DESCRIPTION
- Hiring location: Beijing, Shanghai, Guangzhou, Shenzhen, Hong Kong(visa sponsorship provided)
Would you like to join one of the fastest-growing teams within Amazon Web Services (AWS) and help shape the future of GPU optimization and high-performance computing? Join us in helping customers across all industries to maximize the performance and efficiency of their GPU workloads on AWS while pioneering innovative optimization solutions.

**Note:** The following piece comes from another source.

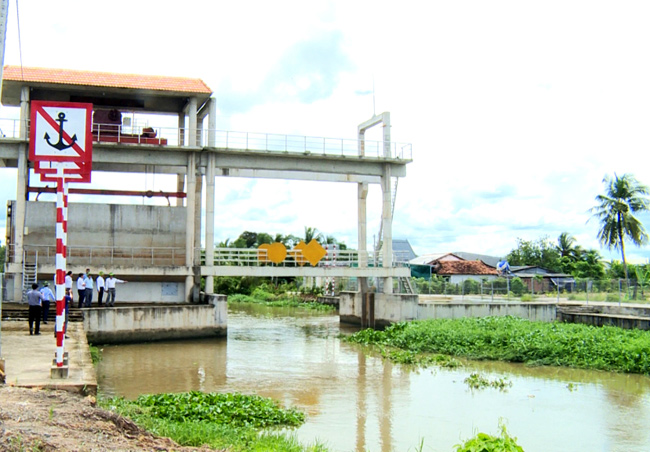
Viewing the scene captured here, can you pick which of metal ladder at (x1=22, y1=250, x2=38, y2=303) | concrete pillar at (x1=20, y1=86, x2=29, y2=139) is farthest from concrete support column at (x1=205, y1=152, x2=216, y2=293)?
concrete pillar at (x1=20, y1=86, x2=29, y2=139)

As a Senior Technical Account Manager (Sr. TAM) specializing in GPU Optimization in AWS Enterprise Support, you will play a crucial role in two key missions: guiding customers' GPU acceleration initiatives across AWS's comprehensive compute portfolio, and spearheading the development of optimization strategies that revolutionize customer workload performance.
Key Job Responsibilities
- Build and maintain long-term technical relationships with enterprise customers, focusing on GPU performance optimization and resource allocation efficiency on AWS cloud or similar cloud services.
- Analyze customers’ current architecture, models, data pipelines, and deployment patterns; create a GPU bottleneck map and measurable KPIs (e.g., GPU utilization, throughput, P95/P99 latency, cost per unit).
- Design and optimize GPU resource usage on EC2/EKS/SageMaker or equivalent cloud compute, container, and ML services; implement node pool tiering, Karpenter/Cluster Autoscaler tuning, auto scaling, and cost governance (Savings Plans/RI/Spot/ODCR or equivalent).
- Drive GPU partitioning and multi-tenant resource sharing strategies to reduce idle resources and increase overall cluster utilization.
- Guide customers in PyTorch/TensorFlow performance tuning (DataLoader optimization, mixed precision, gradient accumulation, operator fusion, torch.compile) and inference acceleration (ONNX, TensorRT, CUDA Graphs, model compression).
- Build GPU observability and monitoring systems (nvidia-smi, CloudWatch or equivalent monitoring tools, profilers, distributed communication metrics) to align capacity planning with SLOs.
- Ensure compatibility across GPU drivers, CUDA, container runtimes, and frameworks; standardize change management and rollback processes.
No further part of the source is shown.